* **ARTICLE**:

● ● ● ● ●

Vendredi 20 Mars. Fin de journée.
Le Premier Ministre haïtien annonce que 3 centres sont ouverts pour accueillir les malades. Aux Cayes, aux Gonaïves et au Cap-Haïtien. A 197 kms, 151 kms, 199 kms de Port au Prince où vivent au moins 2, 5 millions d’habitants. Impossible de s’y rendre par la route.
« Les déplacements dans ces zones sont TOTALEMENT déconseillés.
Liste zones rouges :
Port-au-Prince : Bas de la Ville, Bicentenaire, La Saline, Bolosse, Croix de Bossales, Sans Fil, Bel Air, Delmas 2 à Delmas 18, ainsi que tous les bidonvilles de la zone. Si vous devez emprunter le reste de l’avenue de Delmas, merci de bien vérifier les conditions de sécurité avant de le faire.
Autour de Port-au-Prince : la zone Martissant / Carrefour / Leogane , Croix des Bouquets, Ganthier , RN 1 au-delà de Saint Marc ainsi que toute la zone de l’Artibonite » (message reçu de l’ambassade le 13/02 et toujours d’actualité).
Comme je suis disciplinée, j’obéis et je suis ces recommandations.
Sur les 2 cas avérés, l’un se trouve à Port au Prince, l’autre dans le département de l’Artibonite.
Maintenant on fait comment ? Maintenant qu’il ne s’agit plus simplement de vouloir prendre l’air hors de Potoprèns ? Maintenant que nous avons rejoint le reste du monde confiné, malade, souffrant.
On attend.
Et surtout on ne s’en plaint pas. On ne pose pas de questions qui fâchent, on ne cherche pas à anticiper justement parce que l’on connaît ces dangers. Non, on attend stoïquement, silencieusement…bêtement.
Pour l’Etat Français, la priorité est de s’occuper des 130 000 touristes dans le monde. Nous ne sommes pas prioritaires. Pourquoi le serait-on ? En choisissant de venir travailler en Haïti, nous avons accepté de disparaître. Un tout petit point dans la Caraïbe, si petit. Chut, ne faites pas de bruit. Apprenez la patience, enfin !
Samedi 21 Mars. Journée.
Ce matin, je suis sortie pour faire des courses. Nous en avions l’autorisation. Sortir vite, rentrer vite et attendre.

● ● ● ● ●

* **DONNÉES PRÉSENTÉES**:
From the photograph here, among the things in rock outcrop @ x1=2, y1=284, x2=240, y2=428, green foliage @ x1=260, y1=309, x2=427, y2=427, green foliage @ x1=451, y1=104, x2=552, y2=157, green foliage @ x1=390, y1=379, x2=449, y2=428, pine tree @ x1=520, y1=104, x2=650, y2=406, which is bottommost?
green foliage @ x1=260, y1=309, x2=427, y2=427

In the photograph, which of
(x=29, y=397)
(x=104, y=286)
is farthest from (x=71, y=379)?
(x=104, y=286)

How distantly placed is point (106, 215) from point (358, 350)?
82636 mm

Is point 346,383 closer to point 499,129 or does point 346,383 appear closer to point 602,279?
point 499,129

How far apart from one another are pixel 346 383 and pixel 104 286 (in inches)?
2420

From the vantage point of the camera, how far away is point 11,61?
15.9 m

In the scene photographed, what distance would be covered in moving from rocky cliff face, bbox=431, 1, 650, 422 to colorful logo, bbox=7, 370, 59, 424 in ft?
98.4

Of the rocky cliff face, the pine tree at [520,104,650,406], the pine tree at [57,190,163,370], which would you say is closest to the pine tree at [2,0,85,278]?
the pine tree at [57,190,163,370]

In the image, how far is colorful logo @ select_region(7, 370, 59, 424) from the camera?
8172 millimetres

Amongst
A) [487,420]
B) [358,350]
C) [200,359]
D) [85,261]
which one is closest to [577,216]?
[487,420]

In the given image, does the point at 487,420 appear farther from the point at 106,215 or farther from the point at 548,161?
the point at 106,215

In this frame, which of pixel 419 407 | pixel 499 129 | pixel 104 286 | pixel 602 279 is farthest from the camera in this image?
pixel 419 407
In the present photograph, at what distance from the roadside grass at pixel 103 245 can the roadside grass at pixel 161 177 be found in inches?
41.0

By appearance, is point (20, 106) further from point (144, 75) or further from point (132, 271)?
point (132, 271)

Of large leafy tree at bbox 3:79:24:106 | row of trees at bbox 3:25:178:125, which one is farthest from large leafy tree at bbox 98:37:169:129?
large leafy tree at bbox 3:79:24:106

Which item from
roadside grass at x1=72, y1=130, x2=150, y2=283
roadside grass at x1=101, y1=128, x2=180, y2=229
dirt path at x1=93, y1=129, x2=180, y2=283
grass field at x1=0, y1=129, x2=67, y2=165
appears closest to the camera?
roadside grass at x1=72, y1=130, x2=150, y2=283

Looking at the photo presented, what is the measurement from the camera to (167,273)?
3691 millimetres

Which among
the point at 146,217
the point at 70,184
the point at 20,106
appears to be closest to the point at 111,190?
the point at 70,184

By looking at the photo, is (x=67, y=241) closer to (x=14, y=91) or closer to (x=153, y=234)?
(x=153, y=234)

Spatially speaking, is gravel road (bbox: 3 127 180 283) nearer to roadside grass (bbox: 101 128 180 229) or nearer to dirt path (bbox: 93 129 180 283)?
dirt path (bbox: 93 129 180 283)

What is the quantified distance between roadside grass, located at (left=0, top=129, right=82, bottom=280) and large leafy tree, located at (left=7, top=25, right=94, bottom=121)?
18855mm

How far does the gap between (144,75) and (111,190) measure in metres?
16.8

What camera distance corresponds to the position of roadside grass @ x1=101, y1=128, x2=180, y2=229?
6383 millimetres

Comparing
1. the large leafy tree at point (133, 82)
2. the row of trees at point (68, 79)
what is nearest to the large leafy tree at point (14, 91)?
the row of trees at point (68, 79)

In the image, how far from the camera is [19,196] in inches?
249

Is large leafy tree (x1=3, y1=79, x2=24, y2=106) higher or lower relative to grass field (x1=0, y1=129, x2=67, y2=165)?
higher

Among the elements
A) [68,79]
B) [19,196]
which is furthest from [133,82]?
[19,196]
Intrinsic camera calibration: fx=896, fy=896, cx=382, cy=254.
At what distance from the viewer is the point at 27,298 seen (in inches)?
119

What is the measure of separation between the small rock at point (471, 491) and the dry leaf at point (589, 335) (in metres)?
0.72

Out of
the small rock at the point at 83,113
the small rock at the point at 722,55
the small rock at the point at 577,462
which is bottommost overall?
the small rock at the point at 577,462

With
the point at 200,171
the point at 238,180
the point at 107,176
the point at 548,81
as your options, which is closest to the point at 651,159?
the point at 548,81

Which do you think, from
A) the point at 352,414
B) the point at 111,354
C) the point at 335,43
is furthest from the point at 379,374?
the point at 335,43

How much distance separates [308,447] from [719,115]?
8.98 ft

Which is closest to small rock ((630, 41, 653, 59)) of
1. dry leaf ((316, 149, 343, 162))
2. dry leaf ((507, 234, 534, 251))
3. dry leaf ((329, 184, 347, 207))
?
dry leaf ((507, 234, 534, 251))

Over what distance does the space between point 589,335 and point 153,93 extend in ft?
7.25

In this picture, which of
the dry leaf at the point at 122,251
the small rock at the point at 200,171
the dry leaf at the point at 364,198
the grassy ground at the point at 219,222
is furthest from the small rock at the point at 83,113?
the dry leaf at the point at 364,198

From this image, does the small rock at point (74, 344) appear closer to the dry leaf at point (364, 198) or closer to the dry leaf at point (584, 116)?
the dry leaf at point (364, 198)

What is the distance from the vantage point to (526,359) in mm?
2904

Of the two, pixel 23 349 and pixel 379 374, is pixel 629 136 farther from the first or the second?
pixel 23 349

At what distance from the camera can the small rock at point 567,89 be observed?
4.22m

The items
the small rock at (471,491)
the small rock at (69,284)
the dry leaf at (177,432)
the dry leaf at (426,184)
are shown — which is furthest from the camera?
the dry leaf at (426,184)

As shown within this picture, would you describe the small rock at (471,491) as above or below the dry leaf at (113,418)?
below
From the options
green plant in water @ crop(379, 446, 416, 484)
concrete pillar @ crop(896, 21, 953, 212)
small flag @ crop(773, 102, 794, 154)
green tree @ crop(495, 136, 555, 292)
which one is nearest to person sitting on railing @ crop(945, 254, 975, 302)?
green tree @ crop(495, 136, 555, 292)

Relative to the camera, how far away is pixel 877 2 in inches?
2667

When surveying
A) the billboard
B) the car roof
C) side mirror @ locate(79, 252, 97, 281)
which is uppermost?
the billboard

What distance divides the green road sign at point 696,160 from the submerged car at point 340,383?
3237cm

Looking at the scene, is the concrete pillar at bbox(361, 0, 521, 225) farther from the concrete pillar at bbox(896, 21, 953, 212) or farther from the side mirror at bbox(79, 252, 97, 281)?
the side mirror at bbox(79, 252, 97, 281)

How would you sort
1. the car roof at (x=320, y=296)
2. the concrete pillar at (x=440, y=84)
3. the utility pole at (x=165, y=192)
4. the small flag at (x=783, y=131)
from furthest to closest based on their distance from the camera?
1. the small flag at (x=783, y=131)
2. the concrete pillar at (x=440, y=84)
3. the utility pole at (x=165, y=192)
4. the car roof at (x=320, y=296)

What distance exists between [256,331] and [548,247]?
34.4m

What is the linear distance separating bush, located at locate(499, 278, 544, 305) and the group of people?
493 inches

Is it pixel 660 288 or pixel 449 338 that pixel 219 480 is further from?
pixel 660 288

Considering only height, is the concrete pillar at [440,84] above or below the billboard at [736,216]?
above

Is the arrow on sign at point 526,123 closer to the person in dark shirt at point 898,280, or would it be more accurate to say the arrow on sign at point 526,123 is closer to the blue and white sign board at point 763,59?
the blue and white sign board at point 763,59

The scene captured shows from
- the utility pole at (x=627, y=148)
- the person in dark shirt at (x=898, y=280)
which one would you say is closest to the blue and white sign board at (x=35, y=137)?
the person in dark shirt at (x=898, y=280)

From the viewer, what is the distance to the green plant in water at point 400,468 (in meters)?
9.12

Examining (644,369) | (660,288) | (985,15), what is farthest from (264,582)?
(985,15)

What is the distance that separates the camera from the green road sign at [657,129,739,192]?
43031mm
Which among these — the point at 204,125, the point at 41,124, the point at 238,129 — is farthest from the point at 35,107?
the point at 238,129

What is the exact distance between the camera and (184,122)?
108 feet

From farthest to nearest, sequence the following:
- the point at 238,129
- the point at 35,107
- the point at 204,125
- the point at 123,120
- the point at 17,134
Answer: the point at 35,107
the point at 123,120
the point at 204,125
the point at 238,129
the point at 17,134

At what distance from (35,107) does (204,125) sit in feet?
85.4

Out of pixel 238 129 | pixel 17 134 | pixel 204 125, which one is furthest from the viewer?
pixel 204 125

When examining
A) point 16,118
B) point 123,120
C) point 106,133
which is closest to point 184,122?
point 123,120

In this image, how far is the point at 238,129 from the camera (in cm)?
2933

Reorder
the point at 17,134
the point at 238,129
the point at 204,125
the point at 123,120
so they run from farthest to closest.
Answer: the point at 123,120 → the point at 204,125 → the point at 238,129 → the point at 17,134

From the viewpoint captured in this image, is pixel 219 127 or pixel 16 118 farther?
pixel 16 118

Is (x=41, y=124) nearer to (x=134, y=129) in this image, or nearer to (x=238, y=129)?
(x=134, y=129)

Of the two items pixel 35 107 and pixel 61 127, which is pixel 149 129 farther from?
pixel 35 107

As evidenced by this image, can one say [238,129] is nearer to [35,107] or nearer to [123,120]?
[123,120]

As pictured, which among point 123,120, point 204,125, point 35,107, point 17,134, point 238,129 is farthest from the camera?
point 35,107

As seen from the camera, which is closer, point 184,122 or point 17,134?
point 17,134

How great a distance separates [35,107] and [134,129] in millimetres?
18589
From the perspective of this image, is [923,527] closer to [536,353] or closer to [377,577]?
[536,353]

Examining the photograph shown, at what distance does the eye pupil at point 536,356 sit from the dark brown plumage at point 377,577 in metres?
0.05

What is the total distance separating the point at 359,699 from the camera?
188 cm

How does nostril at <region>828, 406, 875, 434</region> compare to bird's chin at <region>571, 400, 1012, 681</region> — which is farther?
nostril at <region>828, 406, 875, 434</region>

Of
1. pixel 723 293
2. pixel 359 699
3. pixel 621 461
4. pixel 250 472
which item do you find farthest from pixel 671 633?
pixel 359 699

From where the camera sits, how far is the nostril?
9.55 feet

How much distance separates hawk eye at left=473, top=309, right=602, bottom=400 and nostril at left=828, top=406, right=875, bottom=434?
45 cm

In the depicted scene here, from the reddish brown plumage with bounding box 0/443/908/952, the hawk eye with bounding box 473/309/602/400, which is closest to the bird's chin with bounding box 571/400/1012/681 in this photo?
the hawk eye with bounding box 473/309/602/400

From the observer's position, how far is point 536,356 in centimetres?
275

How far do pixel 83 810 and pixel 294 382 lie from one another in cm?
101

● ● ● ● ●

* **CONSIGNE**: D'après l'article, dans quelles villes le Premier ministre haïtien annonce-t-il l'ouverture de centres pour accueillir les malades ?

* **RÉPONSE**: Les centres sont ouverts aux Cayes, aux Gonaïves et au Cap-Haïtien.